The data:
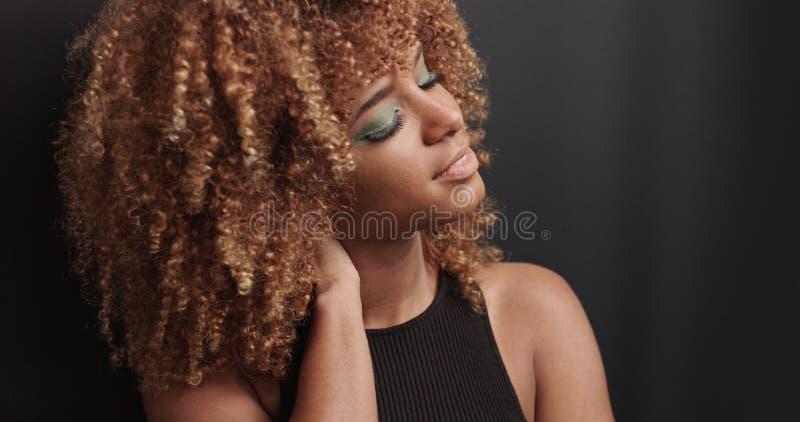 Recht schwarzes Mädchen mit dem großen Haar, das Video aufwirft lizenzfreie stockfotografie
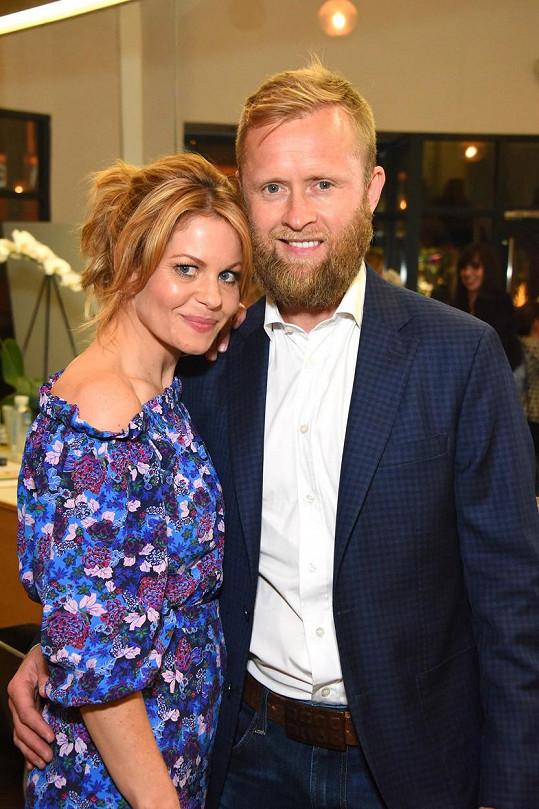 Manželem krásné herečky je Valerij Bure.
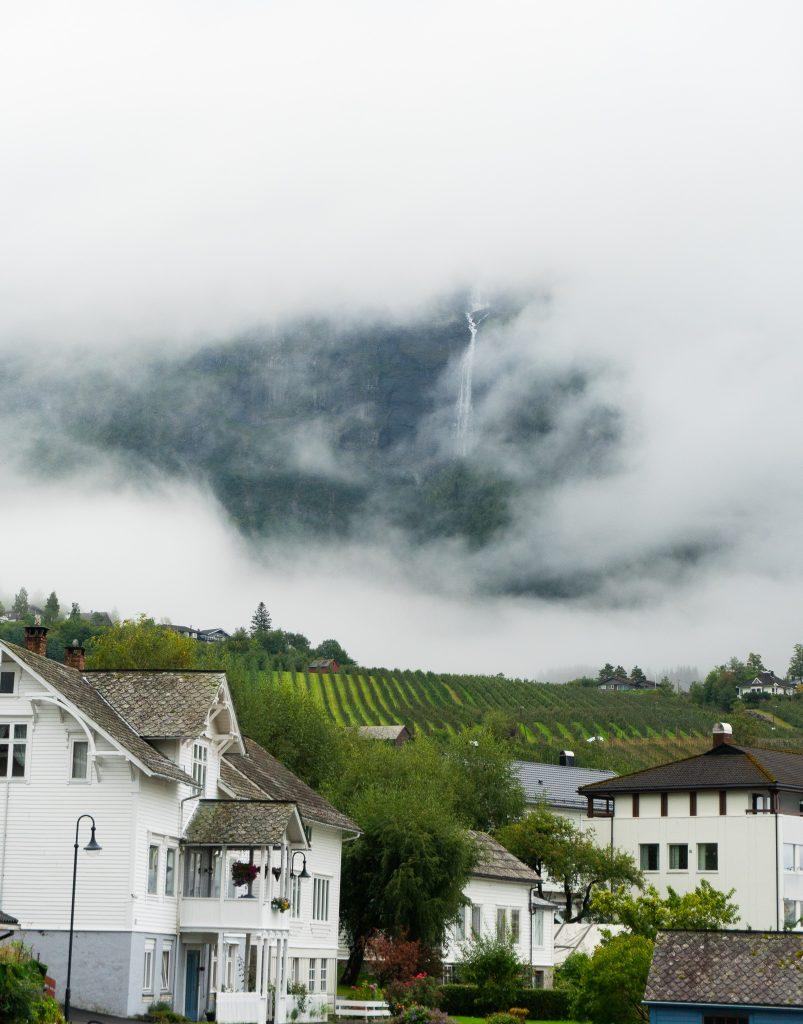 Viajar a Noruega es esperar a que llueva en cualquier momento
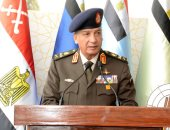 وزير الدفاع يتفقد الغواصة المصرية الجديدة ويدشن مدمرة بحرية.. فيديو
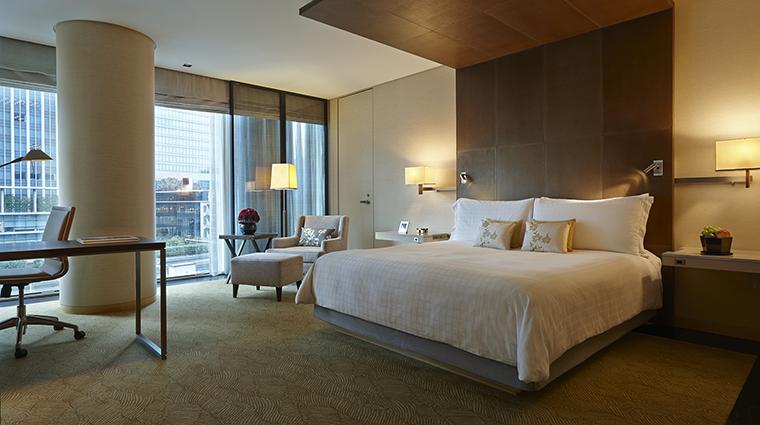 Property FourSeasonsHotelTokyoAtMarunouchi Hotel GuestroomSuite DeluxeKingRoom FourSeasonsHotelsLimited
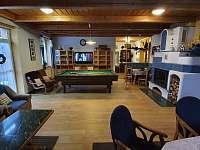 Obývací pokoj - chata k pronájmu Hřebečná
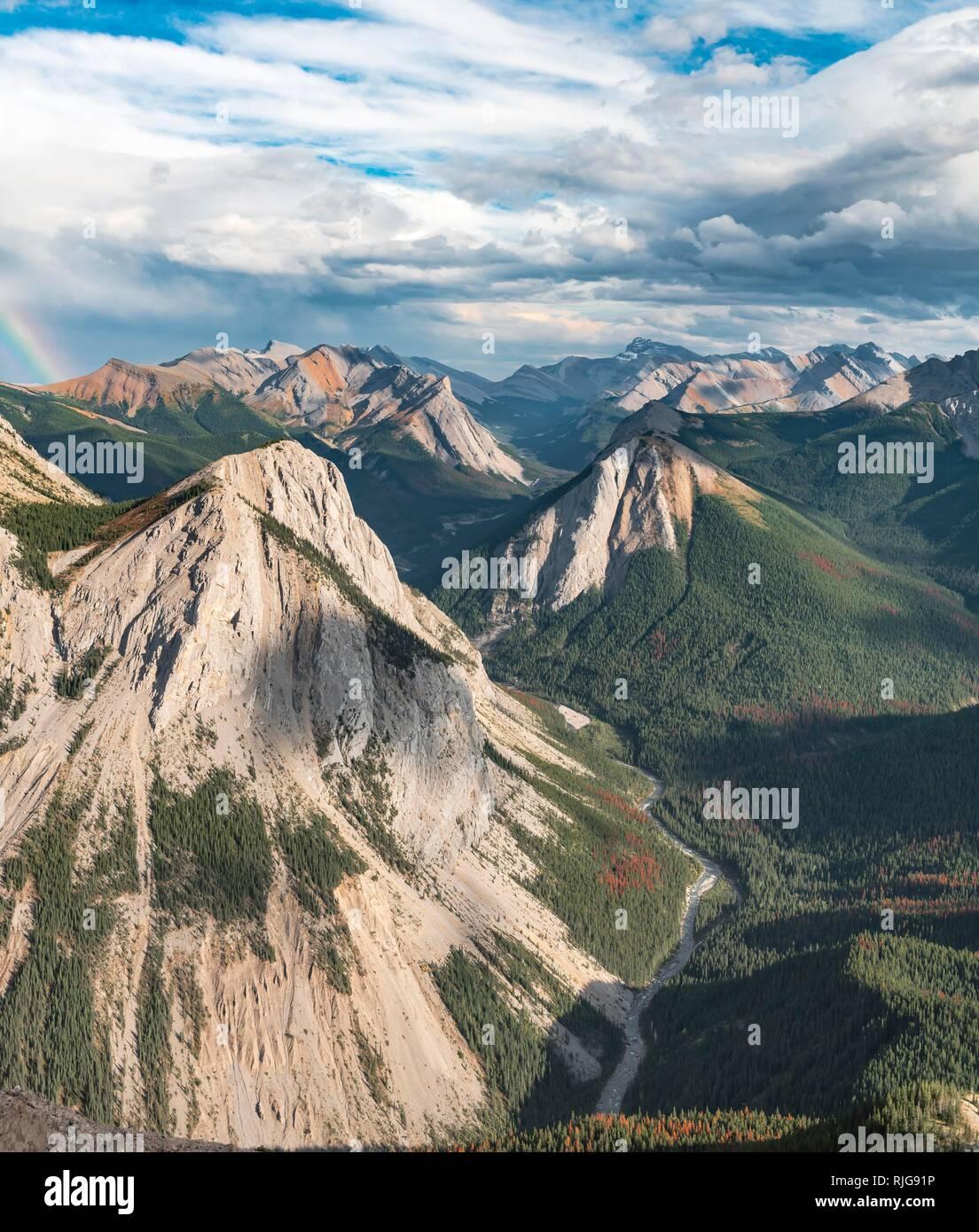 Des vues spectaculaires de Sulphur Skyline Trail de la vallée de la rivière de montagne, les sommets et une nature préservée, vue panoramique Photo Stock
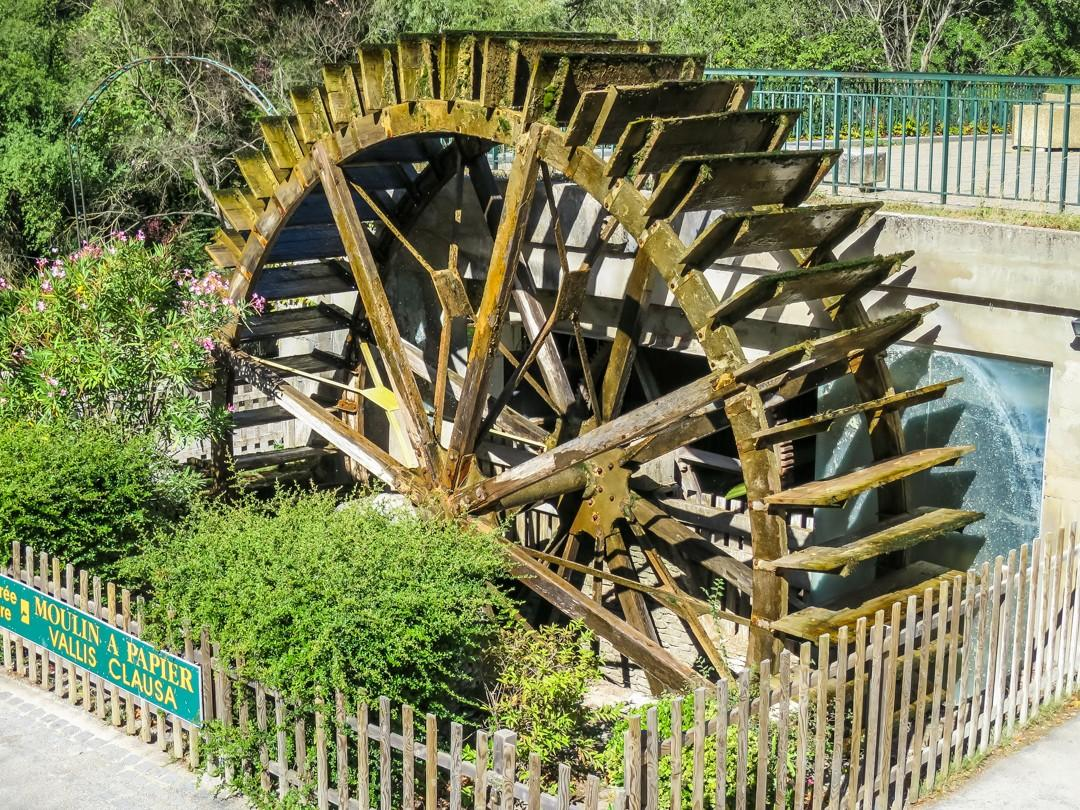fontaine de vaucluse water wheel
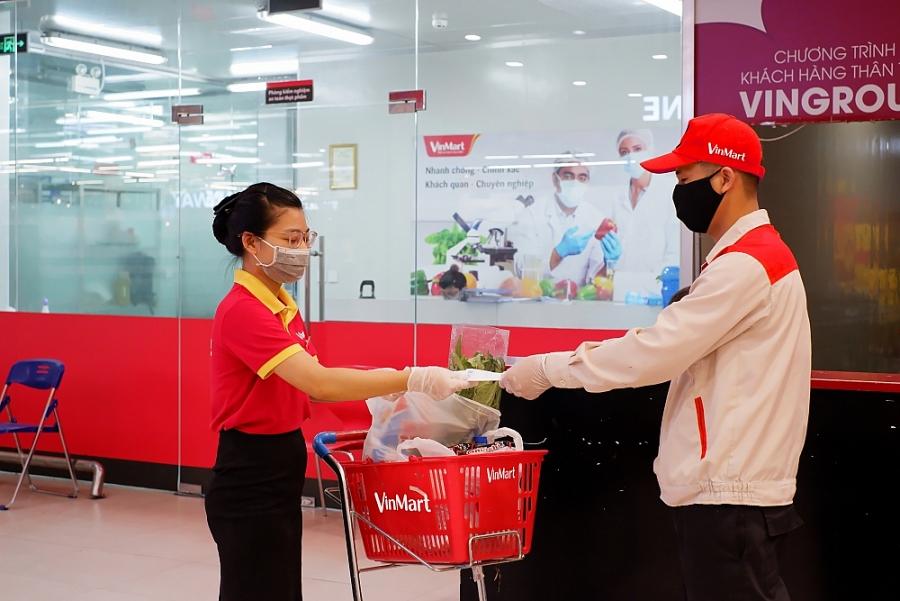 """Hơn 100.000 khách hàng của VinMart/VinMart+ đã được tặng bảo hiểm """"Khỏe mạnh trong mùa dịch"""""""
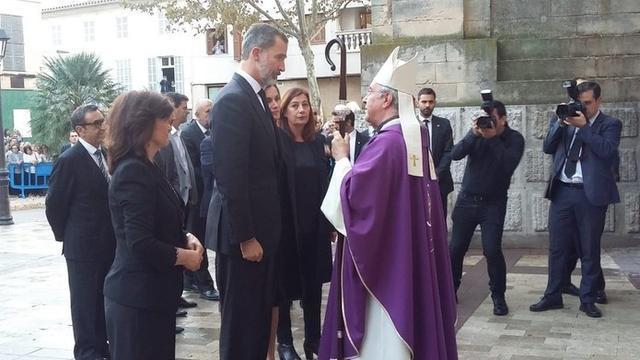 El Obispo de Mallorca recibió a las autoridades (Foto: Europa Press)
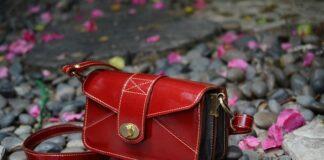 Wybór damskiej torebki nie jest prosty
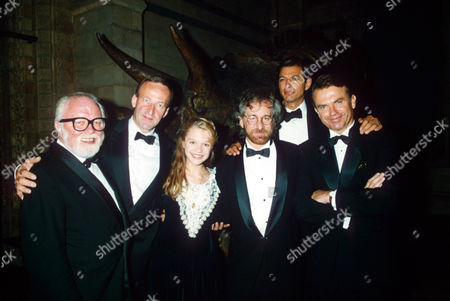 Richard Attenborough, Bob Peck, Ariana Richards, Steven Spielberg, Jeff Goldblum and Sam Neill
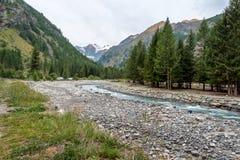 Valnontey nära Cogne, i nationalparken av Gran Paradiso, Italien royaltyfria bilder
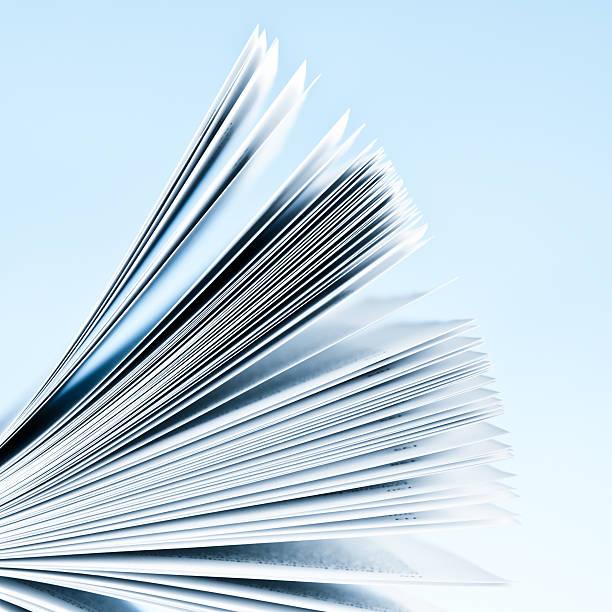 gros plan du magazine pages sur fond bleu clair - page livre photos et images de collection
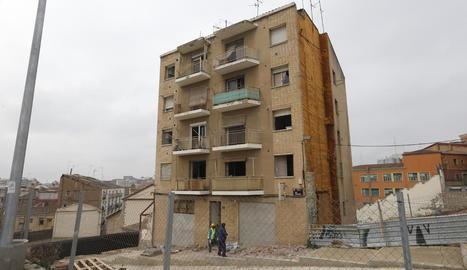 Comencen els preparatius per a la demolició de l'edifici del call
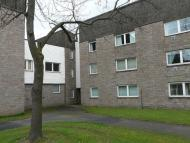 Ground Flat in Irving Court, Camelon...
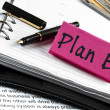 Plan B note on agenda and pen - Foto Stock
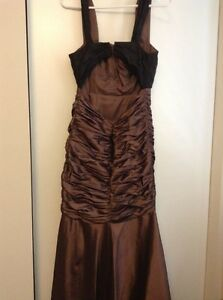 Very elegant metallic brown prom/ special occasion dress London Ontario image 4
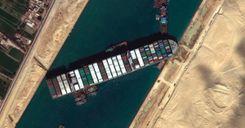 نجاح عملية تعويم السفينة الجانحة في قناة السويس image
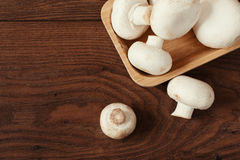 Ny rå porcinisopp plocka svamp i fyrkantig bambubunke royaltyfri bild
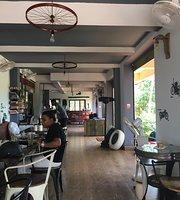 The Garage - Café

Task objective: Repeat each line word for word, from the one with "Ny rå porcinisopp" down to the last line of the data, and keep the pictures out of it.

Exercise output:
 Ny rå porcinisopp plocka svamp i fyrkantig bambubunke royaltyfri bild
 The Garage - Café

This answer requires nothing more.